Когда старик Смоллуэйс умирал, его сын Том сказал:

-- А ведь когда он был молод, ничего не было выше наших труб - ни одной проволоки, ни одного каната не висело в небесах!

Теперь же густая сеть проводов протянулась над Бен-Хиллом, где электрическая компания поставила трансформаторы и соорудила электрическую станцию около старого газового завода. Ветвь однорельсовой дороги прошла и в Бен-Хилл. Кроме того, каждый местный житель обзавелся телефоном - его можно было найти почти в каждом доме.

Колонны, к которым был прикреплен рельс новой дороги, представляли собой мощные железные сооружения, выкрашенные в темно-голубой цвет. Сооружения эти резко выделялись на общем фоне городского пейзажа. Одна такая гигантская колонна возвышалась как раз возле домика Тома, подавляя его своей величиной, а другая - в углу его огорода. Тут же находились две огромные доски с рекламами. Одна из этих реклам рекомендовала дешевые часы, другая - средство для укрепления нервов, причем обе доски были поставлены почти горизонтально для того, чтобы пассажиры, проезжающие в однорельсовых вагонах, могли читать эти объявления. Таким образом, рекламы служили крышей для навеса, где лежали садовые инструменты Тома и хранились грибы. И днем, и ночью над головой Тома быстро проносились вагоны - длинные, комфортабельные, ярко освещенные в темноте. Они мчались ночью из Брайтона и Гастингса, сопровождаемые грохотов, и улицы внизу на мгновение освещались как во время грозы.

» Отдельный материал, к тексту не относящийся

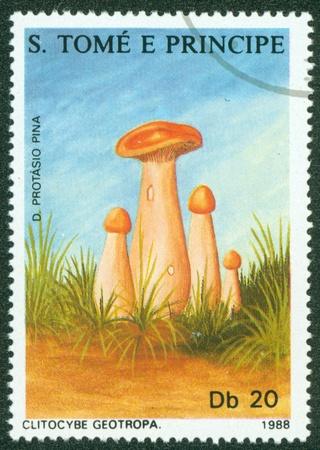 principe: S Tomé y Príncipe - alrededor de 1993 Un sello impreso en S Tomé setas E muestra Principe, circa 1993 Editorial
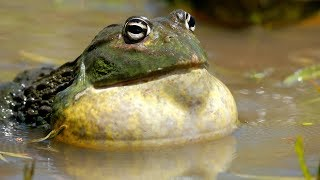 Screaming BullFrog Compilation 🐸 Frogs Are Funny 2019 🐸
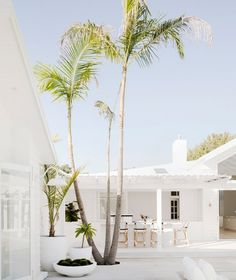 Happy Sunday gang 😘 Palms, Pots, Pergolas and a Pool - the four Ps for creating a coastal oasis 🏝😎 We'll teach you how to create your own… Inspire Me Home Decor, Style At Home, Exterior Design, Interior And Exterior, Interior Paint, White House Interior, Interior Ideas, Three Birds Renovations, Nautical Home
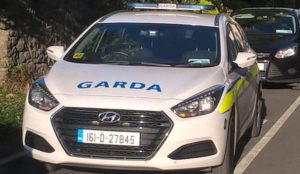 Ireland: Muslim migrant stabs three, killing one, attacks cops with iron bar, cops search for motive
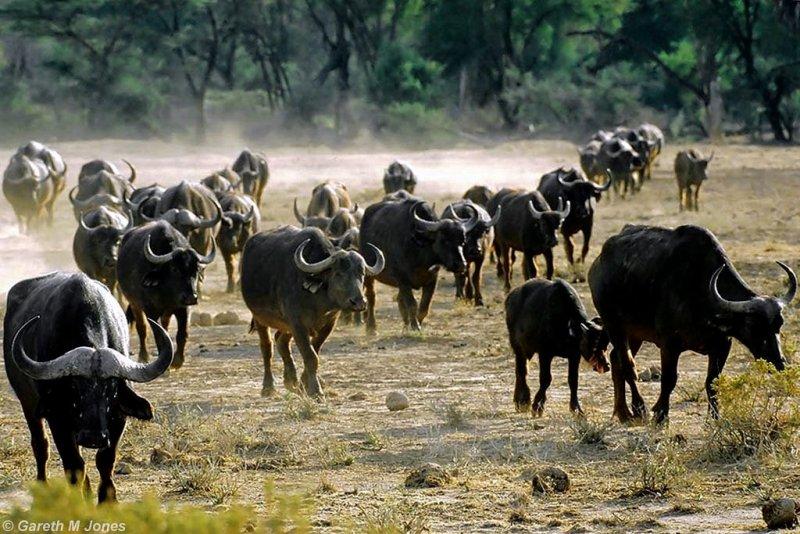 Buffalo, Samburu 020510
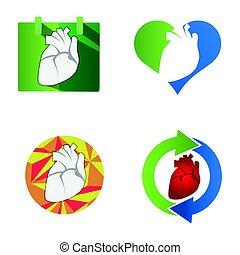 Heart Symbol. Human Organ Icon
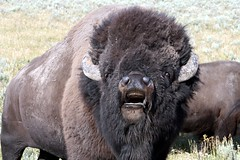 American Bison (Bison bison) in Rut IMG_3215 (NDomer73) Tags: mammal august yellowstonenationalpark yellowstone bison 2008 americanbison bylin 15august2008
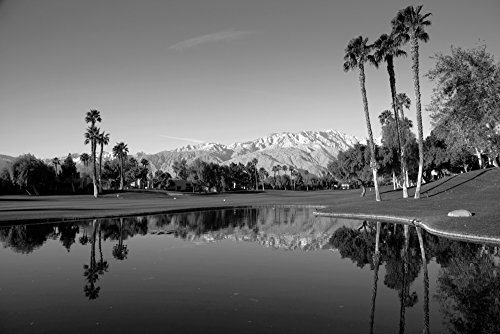 Pond in a golf course Desert Princess Country Club Palm Springs Riverside County California USA Poster Print by Panoramic Images (36 x 24) ()
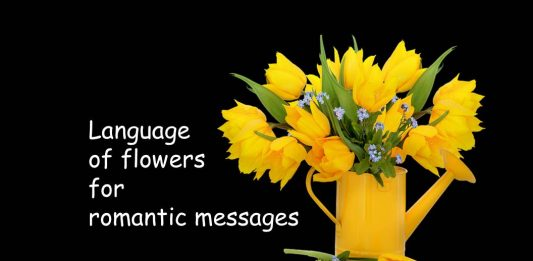 Symbolic language of flowers for romantic messages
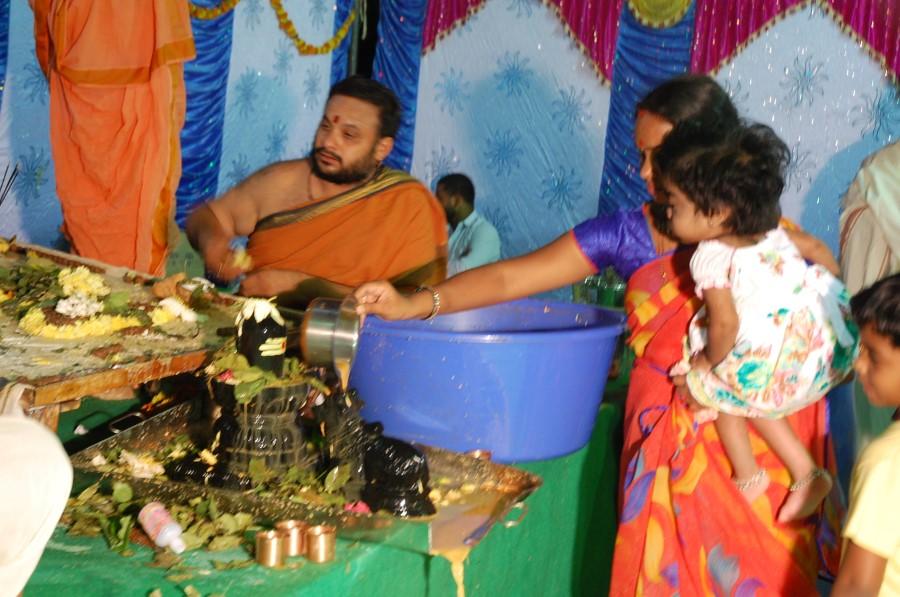 Maha Shivratri Special Maha Pasupatha Homam 2014 (292)
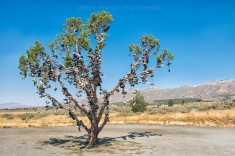 Shoe Tree in California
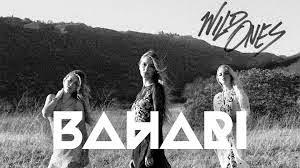 Bahari faz parceria com Zedd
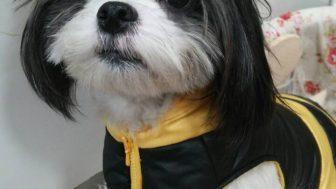 マルチーズと狆のミックス犬ぽんすけくん♬
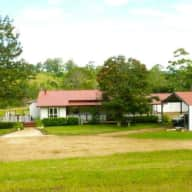 beautiful, tranquil acreage with super friendly animals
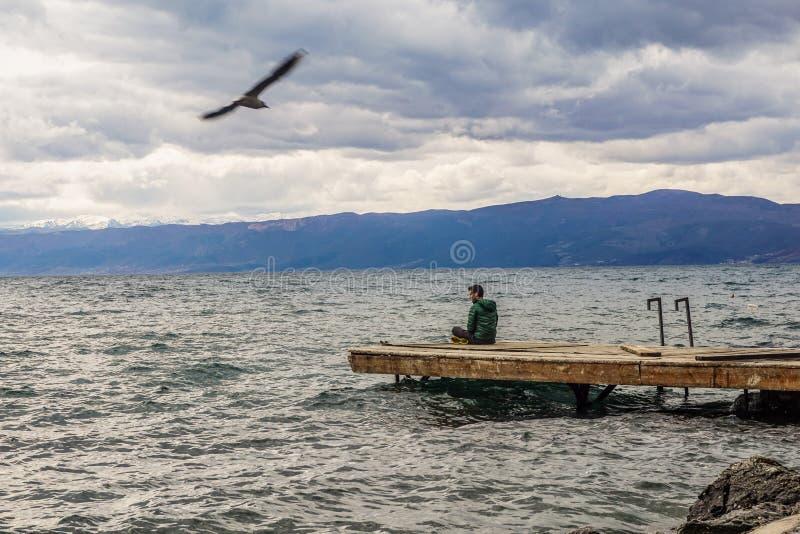 Το πουλί που πετά στον ουρανό ενώ επανδρώνει κάθεται στην ήρεμη λίμνη στοκ φωτογραφίες με δικαίωμα ελεύθερης χρήσης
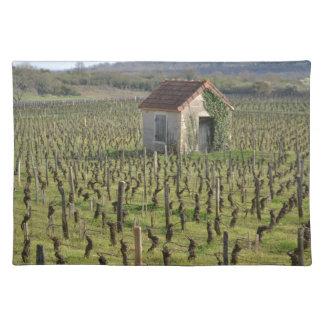 Weinberg in Burgunder Frankreich Stofftischset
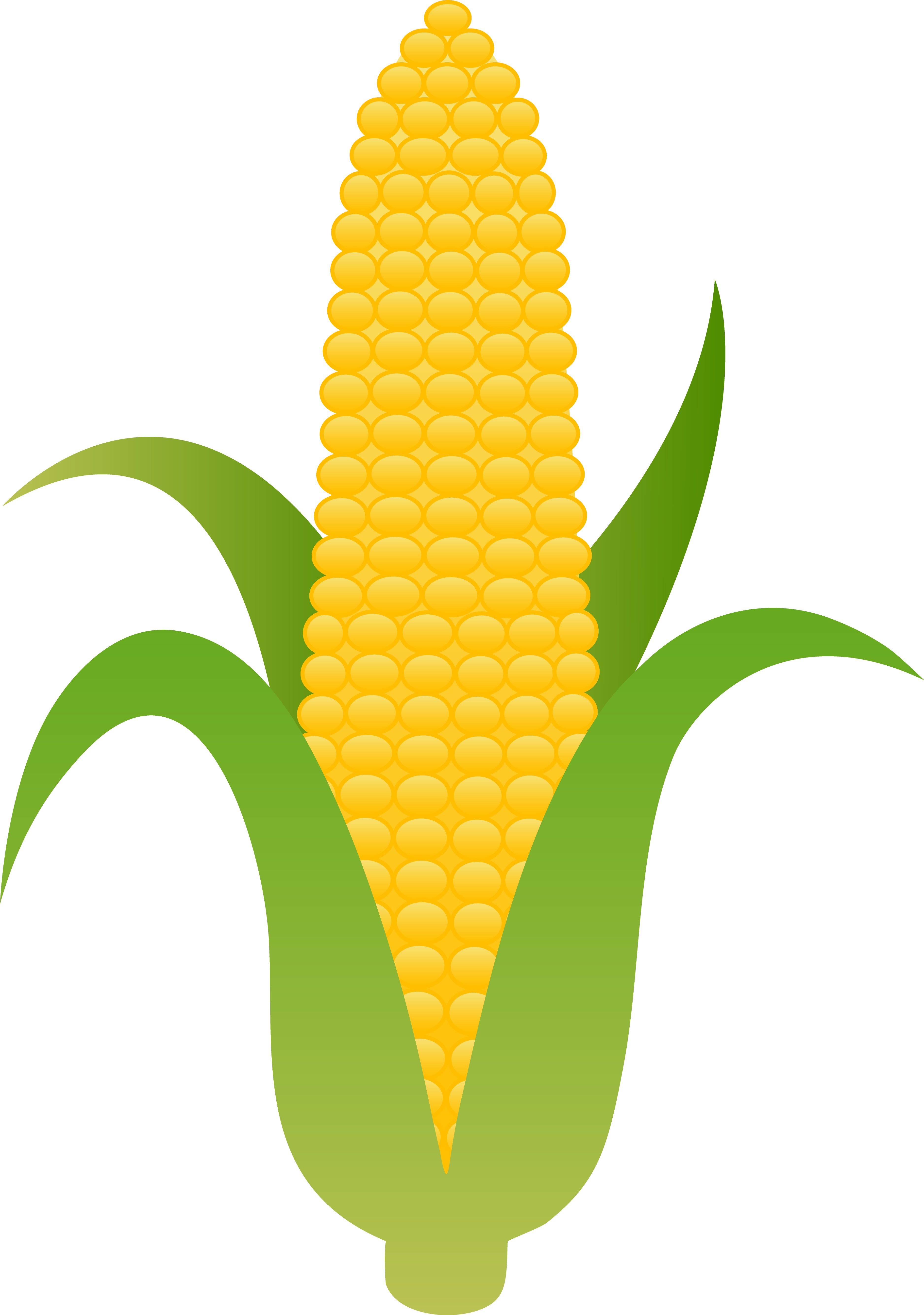 Corn Husk Clipart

Такая же однорельсовая дорога была проложена и через Ла-Манш. Огромные железные сооружения, величиной с Эйфелеву башню, возвышались на пятьдесят метров над водой. Посередине пролива они были сделаны еще выше для того, чтобы дать проход пароходам Антверпенской и Гамбургско-Американской линий.

Наконец и тяжелые товарные вагоны стали передвигаться только на двух колесах, вместо четырех. Это обстоятельство почему-то особенно сильно взволновало Тома, и он целый день ходил мрачный после того, как первый такой вагон промчался над его лавочкой.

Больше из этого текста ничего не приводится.